- **EXERCISE**
All lines from the one with "Beta-band oscillatory activity significantly" to the end of the entries below must be written out exactly. Leave out any other line.

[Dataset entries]
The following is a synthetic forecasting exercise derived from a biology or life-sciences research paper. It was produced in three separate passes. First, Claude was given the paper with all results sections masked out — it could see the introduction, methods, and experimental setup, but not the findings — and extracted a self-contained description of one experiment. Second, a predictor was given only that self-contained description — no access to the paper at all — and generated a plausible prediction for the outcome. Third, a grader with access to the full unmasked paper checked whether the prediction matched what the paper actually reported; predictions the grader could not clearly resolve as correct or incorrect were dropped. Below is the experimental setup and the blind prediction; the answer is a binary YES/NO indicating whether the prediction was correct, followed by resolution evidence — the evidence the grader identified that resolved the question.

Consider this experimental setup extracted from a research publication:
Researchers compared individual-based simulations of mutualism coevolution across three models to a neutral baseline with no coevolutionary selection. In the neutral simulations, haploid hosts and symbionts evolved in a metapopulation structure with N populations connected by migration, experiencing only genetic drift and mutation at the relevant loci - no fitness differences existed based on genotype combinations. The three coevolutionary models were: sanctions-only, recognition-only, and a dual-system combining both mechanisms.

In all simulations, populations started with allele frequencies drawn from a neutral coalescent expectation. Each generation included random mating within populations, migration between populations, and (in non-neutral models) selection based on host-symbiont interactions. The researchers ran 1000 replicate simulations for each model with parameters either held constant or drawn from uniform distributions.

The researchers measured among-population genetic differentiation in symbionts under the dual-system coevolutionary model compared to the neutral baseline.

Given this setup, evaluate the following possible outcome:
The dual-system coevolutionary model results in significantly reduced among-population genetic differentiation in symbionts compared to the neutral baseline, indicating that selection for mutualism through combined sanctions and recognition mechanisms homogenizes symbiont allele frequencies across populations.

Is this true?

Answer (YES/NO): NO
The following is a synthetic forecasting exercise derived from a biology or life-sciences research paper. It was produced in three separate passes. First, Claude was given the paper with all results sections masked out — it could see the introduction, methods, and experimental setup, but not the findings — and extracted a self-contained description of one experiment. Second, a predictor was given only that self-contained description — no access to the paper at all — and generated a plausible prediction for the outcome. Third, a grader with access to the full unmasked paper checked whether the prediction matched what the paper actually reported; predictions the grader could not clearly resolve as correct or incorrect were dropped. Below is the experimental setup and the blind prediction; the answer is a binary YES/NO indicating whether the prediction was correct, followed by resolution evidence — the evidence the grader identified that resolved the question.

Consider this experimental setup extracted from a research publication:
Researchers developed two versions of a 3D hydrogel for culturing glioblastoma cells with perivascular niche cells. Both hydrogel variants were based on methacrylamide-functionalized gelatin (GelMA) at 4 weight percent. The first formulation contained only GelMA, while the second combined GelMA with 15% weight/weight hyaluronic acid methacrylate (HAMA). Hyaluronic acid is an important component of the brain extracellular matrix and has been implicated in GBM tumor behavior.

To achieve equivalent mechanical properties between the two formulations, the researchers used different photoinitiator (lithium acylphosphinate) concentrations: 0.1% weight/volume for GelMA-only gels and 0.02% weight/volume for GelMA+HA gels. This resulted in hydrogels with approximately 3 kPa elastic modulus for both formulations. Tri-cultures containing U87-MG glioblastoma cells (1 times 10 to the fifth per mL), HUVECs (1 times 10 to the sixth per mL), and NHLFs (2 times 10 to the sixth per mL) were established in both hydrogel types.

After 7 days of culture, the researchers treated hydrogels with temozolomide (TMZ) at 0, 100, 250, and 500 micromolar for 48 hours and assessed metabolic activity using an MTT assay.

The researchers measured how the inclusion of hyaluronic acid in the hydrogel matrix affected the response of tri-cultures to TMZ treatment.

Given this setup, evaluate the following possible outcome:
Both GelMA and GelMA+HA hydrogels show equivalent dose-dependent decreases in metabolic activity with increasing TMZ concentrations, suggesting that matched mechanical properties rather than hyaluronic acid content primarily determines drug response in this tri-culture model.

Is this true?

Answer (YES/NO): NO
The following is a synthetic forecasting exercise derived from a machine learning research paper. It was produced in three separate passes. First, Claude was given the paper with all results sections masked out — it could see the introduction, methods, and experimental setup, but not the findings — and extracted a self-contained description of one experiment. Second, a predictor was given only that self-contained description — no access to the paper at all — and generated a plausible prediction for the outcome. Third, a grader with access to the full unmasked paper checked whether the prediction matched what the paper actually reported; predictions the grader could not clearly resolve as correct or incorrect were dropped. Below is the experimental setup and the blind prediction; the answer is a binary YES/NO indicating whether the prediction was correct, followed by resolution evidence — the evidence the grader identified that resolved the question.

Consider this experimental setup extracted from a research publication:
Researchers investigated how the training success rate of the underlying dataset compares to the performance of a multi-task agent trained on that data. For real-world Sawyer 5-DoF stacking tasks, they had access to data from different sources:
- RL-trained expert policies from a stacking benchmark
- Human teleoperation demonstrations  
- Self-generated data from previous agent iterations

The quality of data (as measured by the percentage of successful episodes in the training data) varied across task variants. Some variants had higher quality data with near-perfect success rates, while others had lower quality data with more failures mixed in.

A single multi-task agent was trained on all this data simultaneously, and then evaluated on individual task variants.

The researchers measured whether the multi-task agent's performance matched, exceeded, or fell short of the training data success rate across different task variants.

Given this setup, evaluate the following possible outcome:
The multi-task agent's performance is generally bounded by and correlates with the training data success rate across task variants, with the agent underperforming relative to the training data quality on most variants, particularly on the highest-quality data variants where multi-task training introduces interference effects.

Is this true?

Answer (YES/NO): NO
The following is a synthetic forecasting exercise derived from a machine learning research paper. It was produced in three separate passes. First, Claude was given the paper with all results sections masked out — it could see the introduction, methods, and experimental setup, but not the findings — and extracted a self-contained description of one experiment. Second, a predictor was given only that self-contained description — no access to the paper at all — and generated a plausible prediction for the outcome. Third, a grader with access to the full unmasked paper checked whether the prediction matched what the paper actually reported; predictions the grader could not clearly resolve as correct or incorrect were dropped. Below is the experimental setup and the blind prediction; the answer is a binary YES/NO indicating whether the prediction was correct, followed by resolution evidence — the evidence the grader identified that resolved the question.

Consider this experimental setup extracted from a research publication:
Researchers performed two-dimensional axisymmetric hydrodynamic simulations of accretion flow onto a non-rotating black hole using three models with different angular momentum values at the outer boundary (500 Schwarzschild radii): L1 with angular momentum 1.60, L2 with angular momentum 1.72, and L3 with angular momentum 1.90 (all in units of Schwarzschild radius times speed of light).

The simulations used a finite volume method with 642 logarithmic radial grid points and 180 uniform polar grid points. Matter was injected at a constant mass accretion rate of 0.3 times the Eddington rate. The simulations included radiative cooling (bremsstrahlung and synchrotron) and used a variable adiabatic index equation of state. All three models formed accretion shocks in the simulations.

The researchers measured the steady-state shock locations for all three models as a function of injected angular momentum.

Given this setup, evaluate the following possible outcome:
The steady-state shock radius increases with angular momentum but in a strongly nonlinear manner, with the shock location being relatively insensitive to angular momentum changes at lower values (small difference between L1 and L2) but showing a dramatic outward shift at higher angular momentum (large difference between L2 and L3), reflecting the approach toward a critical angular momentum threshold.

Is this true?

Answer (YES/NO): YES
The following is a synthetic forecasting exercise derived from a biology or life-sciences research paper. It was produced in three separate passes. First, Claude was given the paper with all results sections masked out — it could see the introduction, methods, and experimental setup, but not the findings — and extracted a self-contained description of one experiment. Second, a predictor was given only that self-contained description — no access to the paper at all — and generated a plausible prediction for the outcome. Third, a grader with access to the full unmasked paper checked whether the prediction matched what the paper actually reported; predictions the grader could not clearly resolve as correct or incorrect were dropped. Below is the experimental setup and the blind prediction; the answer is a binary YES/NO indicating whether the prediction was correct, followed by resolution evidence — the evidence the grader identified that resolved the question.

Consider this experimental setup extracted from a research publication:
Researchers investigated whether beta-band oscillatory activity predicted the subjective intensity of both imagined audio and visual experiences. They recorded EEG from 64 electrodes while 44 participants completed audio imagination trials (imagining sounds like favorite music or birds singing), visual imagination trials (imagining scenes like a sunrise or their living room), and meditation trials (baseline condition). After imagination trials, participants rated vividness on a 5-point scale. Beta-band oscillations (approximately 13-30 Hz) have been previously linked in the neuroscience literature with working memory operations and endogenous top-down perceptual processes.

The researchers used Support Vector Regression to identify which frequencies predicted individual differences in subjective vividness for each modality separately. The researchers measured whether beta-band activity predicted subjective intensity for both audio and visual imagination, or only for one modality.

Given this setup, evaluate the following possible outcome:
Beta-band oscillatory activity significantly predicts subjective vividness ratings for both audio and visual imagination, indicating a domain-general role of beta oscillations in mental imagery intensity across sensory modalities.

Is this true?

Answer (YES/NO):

- **ANSWER**
Beta-band oscillatory activity significantly predicts subjective vividness ratings for both audio and visual imagination, indicating a domain-general role of beta oscillations in mental imagery intensity across sensory modalities.

Is this true?

Answer (YES/NO):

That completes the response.